**ISTRUZIONI ESERCIZIO**
Secondo il brano da leggere, da quanti anni Marcandrea De Vito vive a Odessa? Rispondi, per favore, con poche parole.

**BRANO DA LEGGERE**

^^^^^^^^

“Qui a Odessa ho casa, moglie e figli. Sto per aprire un ristorante, ho investito tanti soldi e finché non mi cacciano rimango in Ucraina!”. Marcandrea De Vito è uno dei duemila italiani che vivono nel Paese. Lui ha scelto le coste del Mar Nero e così come per la gran parte dei connazionali presenti soprattutto a Kiev, l’invito della Farnesina a rientrare in Italia, viene sostanzialmente rispedito al mittente. Gli expats, chi per lavoro e chi per amore, sembrano smarcarsi dalle crisi di panico che stanno attanagliando le cancellerie di mezzo mondo e in particolare quelle occidentali: alla guerra, in fondo, ci credono poco, o almeno non all’invasione totale. “Vivo a Odessa da tre anni e qui è tutto tranquillo come sempre. Per me siamo di fronte a una sorta di psicosi politica mondiale ed anche se ho ricevuto l’sms del Ministero degli Esteri non ci penso a rientrare”, spiega.

^^^^^^^^

**ESTRATTI DELL'ELENCO**
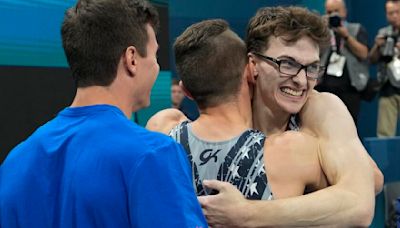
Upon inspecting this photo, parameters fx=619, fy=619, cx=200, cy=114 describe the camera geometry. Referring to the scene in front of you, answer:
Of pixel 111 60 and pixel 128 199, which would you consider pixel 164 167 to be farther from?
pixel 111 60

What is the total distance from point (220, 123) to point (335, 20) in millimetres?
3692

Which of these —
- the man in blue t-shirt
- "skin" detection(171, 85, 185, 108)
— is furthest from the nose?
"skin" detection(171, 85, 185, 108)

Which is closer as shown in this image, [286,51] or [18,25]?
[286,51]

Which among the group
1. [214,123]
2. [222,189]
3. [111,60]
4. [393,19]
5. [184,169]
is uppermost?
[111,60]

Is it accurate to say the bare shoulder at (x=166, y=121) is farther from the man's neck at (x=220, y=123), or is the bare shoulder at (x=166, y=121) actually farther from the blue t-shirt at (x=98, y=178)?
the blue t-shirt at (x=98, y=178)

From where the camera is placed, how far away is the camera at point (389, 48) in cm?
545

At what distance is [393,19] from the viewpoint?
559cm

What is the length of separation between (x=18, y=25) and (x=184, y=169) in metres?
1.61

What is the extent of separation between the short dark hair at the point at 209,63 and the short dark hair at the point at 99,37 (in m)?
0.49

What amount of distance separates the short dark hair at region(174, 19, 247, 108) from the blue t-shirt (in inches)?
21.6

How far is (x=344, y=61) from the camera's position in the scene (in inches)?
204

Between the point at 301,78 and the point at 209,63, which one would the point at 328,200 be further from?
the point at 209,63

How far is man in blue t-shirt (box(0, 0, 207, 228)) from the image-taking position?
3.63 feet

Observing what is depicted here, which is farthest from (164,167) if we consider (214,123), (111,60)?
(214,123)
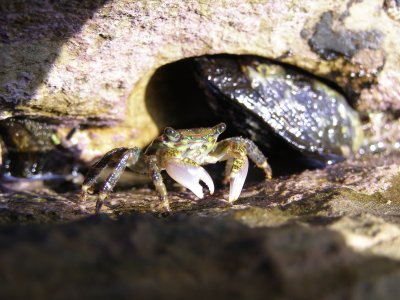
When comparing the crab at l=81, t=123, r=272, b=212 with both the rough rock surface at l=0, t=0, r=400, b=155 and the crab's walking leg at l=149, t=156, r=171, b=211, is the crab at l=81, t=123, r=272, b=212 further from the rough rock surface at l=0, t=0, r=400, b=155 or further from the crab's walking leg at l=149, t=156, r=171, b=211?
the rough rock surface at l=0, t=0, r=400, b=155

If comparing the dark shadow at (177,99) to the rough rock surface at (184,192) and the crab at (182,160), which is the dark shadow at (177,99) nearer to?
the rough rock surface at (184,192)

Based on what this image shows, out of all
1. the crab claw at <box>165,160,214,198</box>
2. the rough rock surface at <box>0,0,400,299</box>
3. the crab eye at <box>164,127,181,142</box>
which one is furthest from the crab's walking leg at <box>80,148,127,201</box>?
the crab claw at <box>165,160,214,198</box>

^^^^^^^^

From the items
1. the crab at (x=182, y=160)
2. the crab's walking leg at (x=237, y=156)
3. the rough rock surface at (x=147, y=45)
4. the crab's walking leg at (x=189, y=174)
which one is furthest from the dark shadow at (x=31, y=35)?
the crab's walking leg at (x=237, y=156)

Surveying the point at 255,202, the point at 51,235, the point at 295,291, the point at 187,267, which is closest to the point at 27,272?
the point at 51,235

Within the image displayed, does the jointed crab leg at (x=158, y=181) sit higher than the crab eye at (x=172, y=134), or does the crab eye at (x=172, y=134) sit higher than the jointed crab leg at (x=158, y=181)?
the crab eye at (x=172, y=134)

^^^^^^^^

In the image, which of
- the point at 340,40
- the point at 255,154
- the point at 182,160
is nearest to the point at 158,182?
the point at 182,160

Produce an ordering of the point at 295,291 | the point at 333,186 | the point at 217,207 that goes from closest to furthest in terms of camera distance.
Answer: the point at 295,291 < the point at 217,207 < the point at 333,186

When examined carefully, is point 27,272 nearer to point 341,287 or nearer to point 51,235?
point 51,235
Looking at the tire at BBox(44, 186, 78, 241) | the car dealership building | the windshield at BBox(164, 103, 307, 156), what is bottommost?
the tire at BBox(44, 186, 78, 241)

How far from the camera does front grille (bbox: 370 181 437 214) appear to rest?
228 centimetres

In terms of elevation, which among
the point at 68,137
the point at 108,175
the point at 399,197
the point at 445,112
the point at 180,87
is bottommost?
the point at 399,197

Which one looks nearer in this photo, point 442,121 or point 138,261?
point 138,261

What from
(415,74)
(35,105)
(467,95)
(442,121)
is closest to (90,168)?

^^^^^^^^

**ESERCIZIO SVOLTO**
Da tre anni.